Consigne -> Poursuivez le texte ci-dessous sur le principe de précaution invoqué contre la loi relative aux OGM, en reprenant directement après sa dernière phrase.

Texte source ->
::::

Le principe de précaution invoqué pour soulever l’inconstitutionnalité d’une loi
Par Sylvie CAYET-SEZIKEYE
Promotion 2008/2009 Avocat stagiaire
Universite VSQ- CRFPA Versailles
Posté le: 18/07/2008 0:08
Le 19 juin dernier, le Conseil Constitutionnel a rendu sa décision n°2008-564 DC concernant la loi relative aux organismes génétiquement modifiés.
Après son rejet par l’Assemblée Nationale, en deuxième lecture après déclaration d’urgence, et la convocation de la Commission mixte paritaire, le projet de loi relatif aux OGM est finalement adopté, dans les conditions prévues à l’article 45 alinéa 3 de la Constitution, par l’Assemblée Nationale le 20 mai 2008 et par le Sénat le 22 mai 2008.
Cependant, conformément à l’article 61 alinéa 2 de la Constitution, le Conseil Constitutionnel est saisi, le 26 mai par plus de 60 sénateurs et le 27 mai par plus de 60 députés, pour faire déclarer plusieurs dispositions de la loi nouvelle relative aux OGM contraires à la Constitution.
Notamment, un des griefs invoqués par les requérants serait la méconnaissance du principe de précaution : la loi précitée ne parerait pas à la réalisation d’un dommage éventuel à l’environnement et, partant, méconnaîtrait le principe de précaution imposé par l’article 5 de la Charte de l’environnement.
La reconnaissance du principe de précaution :
· Au niveau international, la première reconnaissance du principe de précaution remonte à la Charte Mondiale de la Nature, adoptée par l’assemblée générale des Nations Unies en 1982.

::::

Entrées listées ->
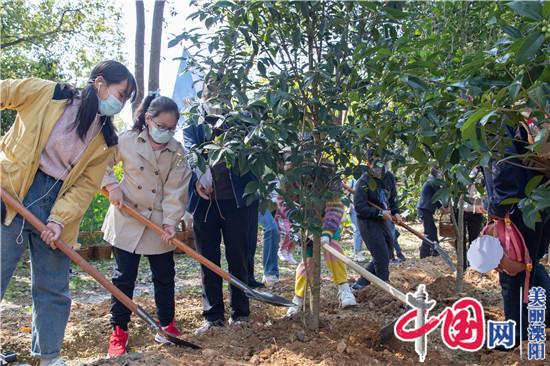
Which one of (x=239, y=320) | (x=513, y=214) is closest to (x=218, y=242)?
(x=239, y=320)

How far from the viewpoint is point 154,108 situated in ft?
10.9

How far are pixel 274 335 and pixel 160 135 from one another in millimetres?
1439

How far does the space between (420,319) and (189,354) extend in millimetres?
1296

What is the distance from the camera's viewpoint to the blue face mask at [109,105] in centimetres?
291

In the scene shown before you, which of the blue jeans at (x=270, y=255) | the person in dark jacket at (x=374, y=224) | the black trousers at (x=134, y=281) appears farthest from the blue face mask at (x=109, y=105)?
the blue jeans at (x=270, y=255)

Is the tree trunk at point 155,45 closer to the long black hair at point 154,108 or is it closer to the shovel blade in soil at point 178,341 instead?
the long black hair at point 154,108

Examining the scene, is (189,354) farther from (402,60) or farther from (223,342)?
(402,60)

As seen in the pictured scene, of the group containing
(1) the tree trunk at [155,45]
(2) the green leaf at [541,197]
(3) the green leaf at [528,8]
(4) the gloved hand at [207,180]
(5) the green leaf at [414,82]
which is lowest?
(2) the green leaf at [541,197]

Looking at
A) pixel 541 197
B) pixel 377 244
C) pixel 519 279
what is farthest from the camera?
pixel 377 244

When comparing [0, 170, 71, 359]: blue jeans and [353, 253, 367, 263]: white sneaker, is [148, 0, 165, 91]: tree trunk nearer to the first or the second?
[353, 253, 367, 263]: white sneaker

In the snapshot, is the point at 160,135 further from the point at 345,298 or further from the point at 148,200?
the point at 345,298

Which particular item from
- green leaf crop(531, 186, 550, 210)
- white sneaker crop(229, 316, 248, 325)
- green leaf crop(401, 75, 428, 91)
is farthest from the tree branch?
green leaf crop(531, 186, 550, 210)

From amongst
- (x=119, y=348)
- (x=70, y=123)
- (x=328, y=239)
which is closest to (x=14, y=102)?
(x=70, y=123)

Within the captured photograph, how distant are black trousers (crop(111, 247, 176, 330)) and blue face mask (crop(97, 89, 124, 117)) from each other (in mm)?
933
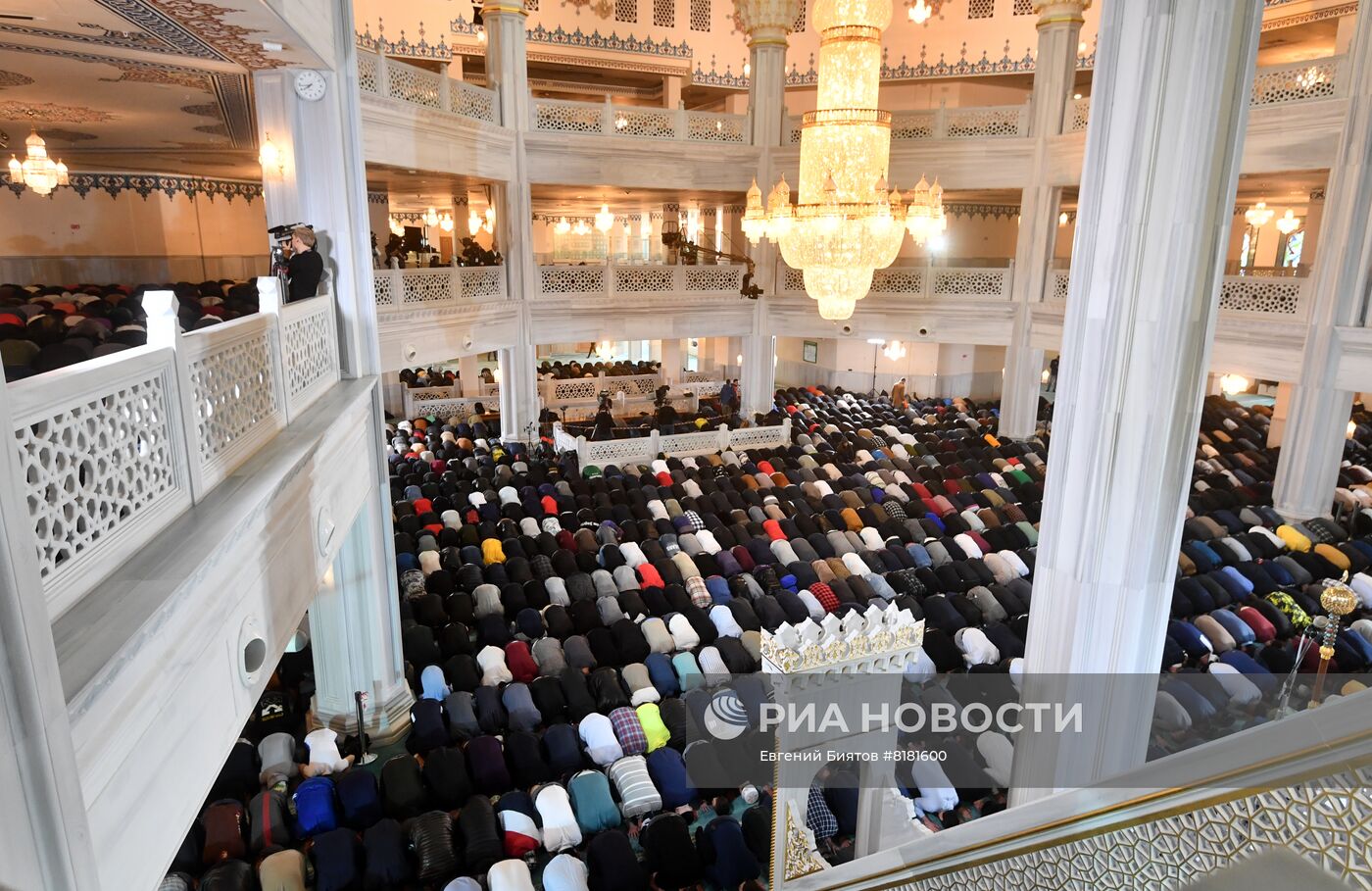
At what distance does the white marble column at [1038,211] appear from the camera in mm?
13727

::::

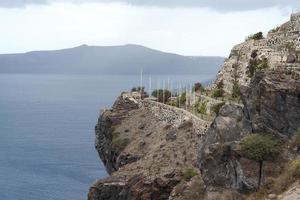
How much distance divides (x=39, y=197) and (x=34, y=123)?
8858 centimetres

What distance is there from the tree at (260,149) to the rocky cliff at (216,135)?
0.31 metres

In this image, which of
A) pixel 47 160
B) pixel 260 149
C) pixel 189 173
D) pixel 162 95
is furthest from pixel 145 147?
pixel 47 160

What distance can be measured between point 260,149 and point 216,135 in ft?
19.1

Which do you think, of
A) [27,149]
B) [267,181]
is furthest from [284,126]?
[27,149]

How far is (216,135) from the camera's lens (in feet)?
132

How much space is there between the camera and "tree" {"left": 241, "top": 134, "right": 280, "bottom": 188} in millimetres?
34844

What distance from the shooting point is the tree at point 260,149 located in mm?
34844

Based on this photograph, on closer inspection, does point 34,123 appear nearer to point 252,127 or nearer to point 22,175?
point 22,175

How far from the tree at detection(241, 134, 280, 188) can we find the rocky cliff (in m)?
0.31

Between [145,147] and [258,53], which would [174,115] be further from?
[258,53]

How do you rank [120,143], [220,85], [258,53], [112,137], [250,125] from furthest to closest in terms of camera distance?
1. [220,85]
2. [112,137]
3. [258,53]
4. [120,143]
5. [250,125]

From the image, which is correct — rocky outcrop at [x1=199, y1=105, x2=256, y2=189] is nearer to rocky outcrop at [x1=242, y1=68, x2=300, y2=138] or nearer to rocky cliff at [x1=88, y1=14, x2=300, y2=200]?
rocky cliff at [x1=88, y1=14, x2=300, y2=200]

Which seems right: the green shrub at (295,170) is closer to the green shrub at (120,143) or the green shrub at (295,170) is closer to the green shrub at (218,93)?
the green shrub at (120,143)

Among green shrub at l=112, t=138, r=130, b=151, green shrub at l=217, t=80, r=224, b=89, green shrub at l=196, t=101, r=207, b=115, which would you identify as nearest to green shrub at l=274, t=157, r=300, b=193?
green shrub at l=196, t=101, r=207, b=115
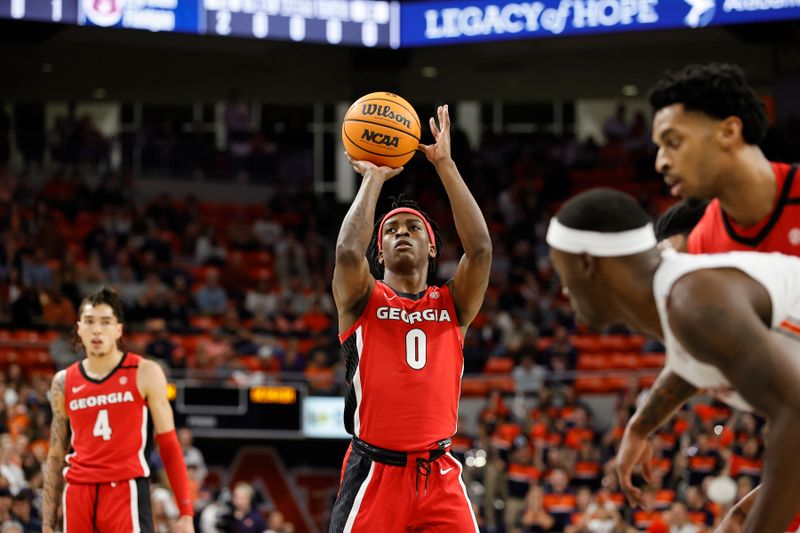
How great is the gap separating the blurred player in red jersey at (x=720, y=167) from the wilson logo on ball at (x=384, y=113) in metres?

::::

Réponse attendue ->
Il a ensuite été repris dans différentes conventions internationales sur la protection de l’environnement, puis la Déclaration de Rio sur l’environnement et le développement, adoptée à l’issue du Sommet de la Terre en 1992, pose dans son principe N°15 une définition du principe de précaution : « pour protéger l’environnement, des mesures de précaution doivent être largement appliquées par les Etats selon leurs capacités. En cas de risque de dommages graves ou irréversibles, l’absence de certitude scientifique absolue ne doit pas servir de prétexte pour remettre à plus tard l’adoption de mesures effectives visant à prévenir la dégradation de l’environnement. »
Il s’agit donc d’une mesure dont l’objectif est la protection de l’environnement et la prévention de sa dégradation.
En termes juridiques, cela signifie que des mesures de prévention doivent être prises le plus tôt possible face à des risques de dommage dont on ne sait pas encore s’ils sont susceptibles d’intervenir en portant gravement atteinte à l’environnement.
Ce principe a donc connu une consolidation progressive en droit international de l’environnement qui en fait un véritable principe de droit international d’une portée générale.
· Le droit communautaire donne également une place importante au principe de précaution depuis que ce principe est expressément inscrit dans le Traité CE à l’article 174-2 : « La politique de la Communauté dans le domaine de l’environnement vise un niveau de protection élevé, en tenant compte de la diversité des situations dans les différentes régions de la Communauté. Elle est fondée sur les principes de précaution et d’action préventive, sur le principe de la correction, par priorité à la source, des atteintes à l’environnement et sur le principe du pollueur-payeur… ».
Mais bien qu’il soit mentionné dans le Traité, le principe de précaution n’est pas défini.
Par ailleurs, s’il apparaît dans le titre consacré à la protection de l’environnement, dans la pratique, le champ d’application du principe est beaucoup plus large et s’étend également à la politique des consommateurs et à la santé humaine, animale ou végétale.
Aussi, en l’absence d’une définition du principe de précaution dans le Traité ou dans d’autres textes communautaires, le Conseil, par sa résolution du 13 avril 1999, a-t-il demandé à la Commission d’élaborer des lignes directrices en vue de l’application de ce principe.
La Commission estime que les mesures appliquant le principe de précaution s’inscrivent dans le cadre général de l’analyse de risque, et plus particulièrement dans la gestion du risque.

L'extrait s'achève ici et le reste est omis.